#### TEXT FOR ANALYSIS
----------------------------------------
By Bilal Hafeez 16-09-2019
In: top-picks, Other

Top Picks: Growth & Labour Market


3rd December

Demographics and Technology Explain Secular Stagnation and More (Vox EU) Argues that lower fertility and population ageing are likely to generate more automation, which will lead to a reduction in GDP per capita growth and the labour income share. [More Populism]

Involuntary Part-Time Work a Decade after the Recession (Federal Reserve Bank of San Francisco) San Fran Fed identify shifts in the US labour market over the past decade.  The bottom line is that full-time work has become scarce and voluntary part-time employment has exceeded its pre-recession level. [More Populism]

The Intellectual Spoils of War? Defense R&D, Productivity and International Spillovers (NBER Working Paper) Empirical evidence from major OECD countries shows that a 10% increase in government-funded R&D in the defense sector generates privately-financed defense R&D by 4.3% and encourages private investments in other nations. [Bullish Big Military Countries]

26th November

More negative economic trends are coming to the surface. Credit growth appears to be faltering, temporary hires are declining and trade restrictions are on the up.

Slouching Towards a Producer-led Recession? (Seeking Alpha) The often ignored US Senior Loan Officer Survey is showing contracting demand for commercial loans in Q3. Typically such dynamics are seen before recessions. [Bearish equities]

A Yellow Flag from Temporary Hiring (Angry Bear) Temporary hiring in the US is now showing a 7% y/y decline as of November. Only in 2007-2008 have we seen a worse number. This could be a harbinger of negative payrolls. [Bearish equities]

Does Intergenerational Mobility Increase Corporate Profits? (Fed Working Papers) Fed finds that companies based in areas with high intergenerational mobility move up and tend to see greater profitability. This likely reflects greater equality of opportunity.

Trade Restrictions Among G20 Economies Remain at Historic Highs (WTO) Latest WTO report for G20 economies finds that from mid-May to mid-October 2019 new import-restrictive measures covering USD 460.4 billion worth of traded goods were introduced. This represents a 37% surge over the previous period. [Bearish global companies]


19th November

There’s growing awareness that we may be experiencing decreasing returns to scientific research – this has major implications for policy and companies. Better then to rethink the work week, perhaps. In the short-term, though, politics will continue to be a big risk for economies.
----------------------------------------
#### WORK REQUEST 1
Return the passage of the growth and labor market roundup from "Involuntary Part-Time Work" up to and including "are on the up.", word for word.
#### WORK REQUEST 2
Write the next part of the growth and labor market roundup, starting right after its last sentence.
The rows that come next are separate material, apart from the growth and labor market roundup.

#### STORED DATA
----------------------------------------
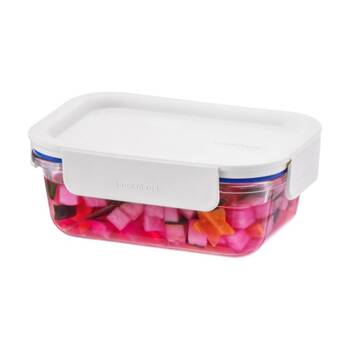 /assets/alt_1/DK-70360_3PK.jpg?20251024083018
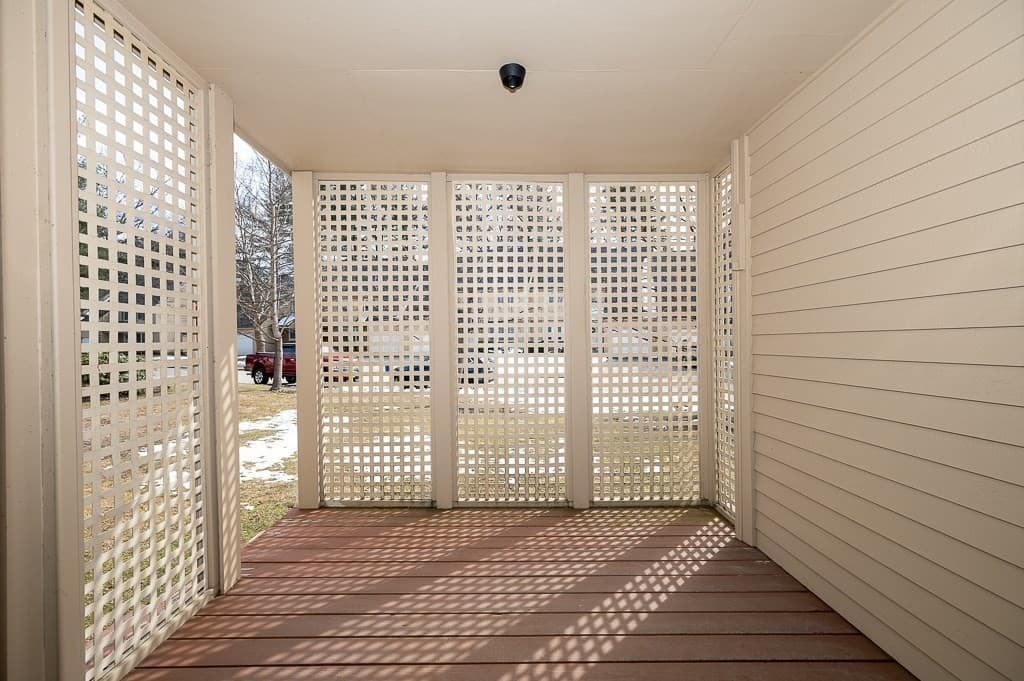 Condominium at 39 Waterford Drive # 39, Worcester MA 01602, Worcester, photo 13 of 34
----------------------------------------
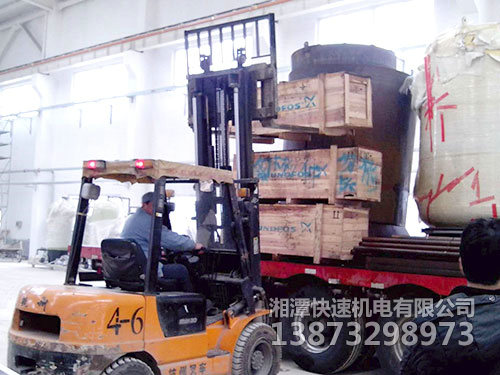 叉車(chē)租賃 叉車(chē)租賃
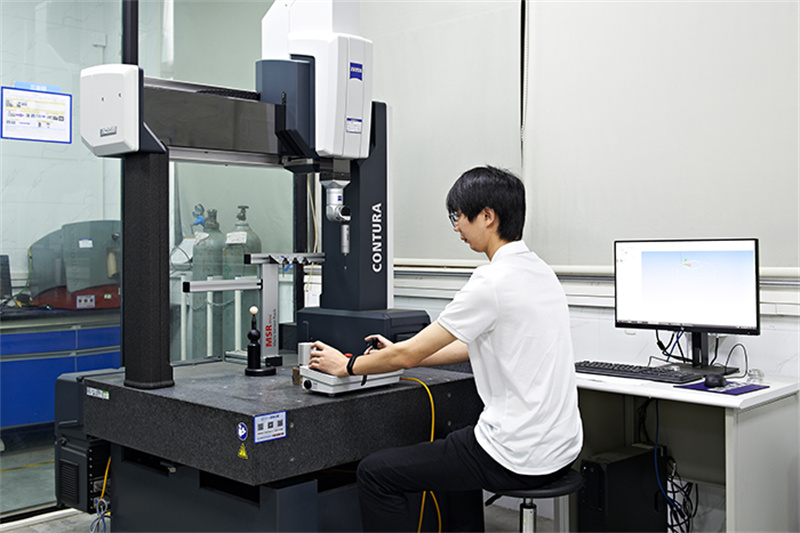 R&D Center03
----------------------------------------
#### WRITTEN REPLY 1
Involuntary Part-Time Work a Decade after the Recession (Federal Reserve Bank of San Francisco) San Fran Fed identify shifts in the US labour market over the past decade.  The bottom line is that full-time work has become scarce and voluntary part-time employment has exceeded its pre-recession level. [More Populism]

The Intellectual Spoils of War? Defense R&D, Productivity and International Spillovers (NBER Working Paper) Empirical evidence from major OECD countries shows that a 10% increase in government-funded R&D in the defense sector generates privately-financed defense R&D by 4.3% and encourages private investments in other nations. [Bullish Big Military Countries]

26th November

More negative economic trends are coming to the surface. Credit growth appears to be faltering, temporary hires are declining and trade restrictions are on the up.

#### WRITTEN REPLY 2
On the Decline Of R&D Efficiency (VOX EU) The empirical evidence of Japan following the Great Recession suggests that the marginal benefits of R&D spending may not be sufficient to drive growth in developed economies. [Bearish high investment companies]

Is the Rate of Scientific Progress Slowing Down? (Marginal Revolution) In-depth review of different strands of literature and metrics such as total factor productivity, patent measures, researcher productivity, crop yields, life expectancy and progress of computing power, shows some evidence that the rate of scientific progress had indeed slowed down. [Bearish high investment companies]

Is Economic Winter Coming? (Project Syndicate) Former RBI governor and current Chicago Professor, Raghuram Rajan, argues that the biggest risk factor for a recession is the White House, not the Fed or any one sector of the economy.

Economics of A Four-Day Working Week: Research Shows It Can Save Businesses Money (The Conversation) Several businesses that adopt this scheme report an annual saving of GBP 92 billion and an experiment carried out by Microsoft Japan shows a 40% increase in productivity.

12th November

We focus on the much-feared trend of declining productivity and find surprising reasons behind it, such as obesity. Technology might also be hampering growth long-term. We also look at ways the US can learn from Australia’s mild and short-lived recessions.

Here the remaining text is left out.